“I will eat anything you put in front of me. Just tell me how to help.”
“Right, well, you wash these.” I load up his arms with the vegetables that need rinsing and pop the onions, garlic, and carrots on the counter.
I fill a pan with water to boil and preheat the oven before I start chopping and peeling as Graves brings over the freshly washed vegetables.
Snagging a piece of sliced carrot, he sits on one of the bar chairs and watches me. “You are scarily fast with a knife,” he observes, making me grin as I speed up, making his eyes open comically wide.
“Shit, woman, I know I said I’d eat anything, but I’d rather not have fingertips in my sauce.”
“Don’t worry, I’m an expert.” I tease before tossing the vegetables onto a baking tray and drizzling them with oil. I pop them in the oven and set the timer.
“You want a drink?” I grab the open bottle of red from the fridge and look at him.
“I don’t drink,” he answers quietly.
“No worries. You want water or juice or something?”
“I’m fine.”
“Okay, well, while we’re waiting, how about we fight over movies?”
I grab my glass of wine, head to the sitting room, and flick on the humongous TV before browsing through the movie selection.
“So, what do you want to watch?”
“I’m not fussy, but I’m sensing you’re an action movie kind of girl.”
I feel my cheeks get hot. “I do like action movies.” I pick at the hem of my shorts.

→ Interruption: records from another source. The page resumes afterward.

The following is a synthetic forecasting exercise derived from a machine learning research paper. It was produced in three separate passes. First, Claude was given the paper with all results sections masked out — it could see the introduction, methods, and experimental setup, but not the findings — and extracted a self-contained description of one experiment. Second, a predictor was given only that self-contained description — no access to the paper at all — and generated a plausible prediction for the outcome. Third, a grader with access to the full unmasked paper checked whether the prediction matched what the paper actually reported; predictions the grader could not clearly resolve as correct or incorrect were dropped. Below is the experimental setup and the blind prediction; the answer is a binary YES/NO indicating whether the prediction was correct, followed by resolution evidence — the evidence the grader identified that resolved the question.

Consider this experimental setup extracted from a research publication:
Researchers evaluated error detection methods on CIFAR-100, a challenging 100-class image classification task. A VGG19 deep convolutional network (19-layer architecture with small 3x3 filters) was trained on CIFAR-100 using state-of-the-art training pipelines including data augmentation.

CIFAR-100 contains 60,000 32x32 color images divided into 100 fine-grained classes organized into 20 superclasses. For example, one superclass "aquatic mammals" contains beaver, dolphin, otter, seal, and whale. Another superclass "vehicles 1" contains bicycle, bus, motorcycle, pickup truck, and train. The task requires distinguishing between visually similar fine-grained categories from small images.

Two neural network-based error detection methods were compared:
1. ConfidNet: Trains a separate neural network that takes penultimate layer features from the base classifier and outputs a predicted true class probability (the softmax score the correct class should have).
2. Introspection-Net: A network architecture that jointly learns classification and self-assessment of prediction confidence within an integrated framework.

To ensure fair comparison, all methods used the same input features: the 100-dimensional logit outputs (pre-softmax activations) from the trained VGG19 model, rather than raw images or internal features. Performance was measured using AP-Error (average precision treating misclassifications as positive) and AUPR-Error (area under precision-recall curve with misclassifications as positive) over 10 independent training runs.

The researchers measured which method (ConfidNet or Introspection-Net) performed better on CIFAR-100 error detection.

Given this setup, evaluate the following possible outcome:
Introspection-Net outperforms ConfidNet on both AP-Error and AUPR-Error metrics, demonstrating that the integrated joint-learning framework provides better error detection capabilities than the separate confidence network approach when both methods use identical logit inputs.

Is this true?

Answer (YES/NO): NO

I feel his eyes on the side of my face. I try to ignore him, but when he grins, I glare at him.
“What?”
“You like romance movies, don’t you?”
“And so what if I do?”
His hands fly up in a sign of surrender. “Hey, no judgment from me. I just never expected it from you. I happen to like a good rom-com as much as the next person.”
“My friends are assholes and tease me about it because it doesn’t really fit with the whole vibe I put out there. But movies are all about the fantasy, and that’s what love and romance have always been to me. A fantasy. Something make-believe.”
“You’ve never seen it in real life?” His grin drops now.
“Not until recently. Let’s just say my experiences are limited, but I always believed it was out there. It was just something for other girls, not for the likes of me.”
“Hey.” He sits down beside me and takes the remote from my hand.
“I don’t like the way you talk about yourself like that. Like you don’t think you deserve to have someone love you.”
“It’s not that I believe I don’t deserve it.” At least not now. I’m older, and I’ve lived a little. “It’s that I’m not that person, you know? I’m not girly, and I throw a mean right hook. I know how to use a gun with more expertise than most military units, and I’m opinionated and—”
He presses his finger to my lips. “And you’re perfect exactly as you are. I’m gonna go out on a limb here and assume you have girlfriends who are more girly, as you put it?”
I think of Sugar, Dulce, and Lollie, and nod.
“Some men want high heels, tight clothes, blingy jewelry, and the sexy swagger that comes with the confidence of knowing you look good. Some guys want the wallflower beauty who sits in the shadows and has no idea how attractive she is. Her quiet presence brings out a nurturing need, and some men need that. They need to be the protector.”
I nod, which is why dating is so hard for me. Men take it as a blow to their ego when, out of the two of us, I’m the one usually more equipped to take down an armed intruder.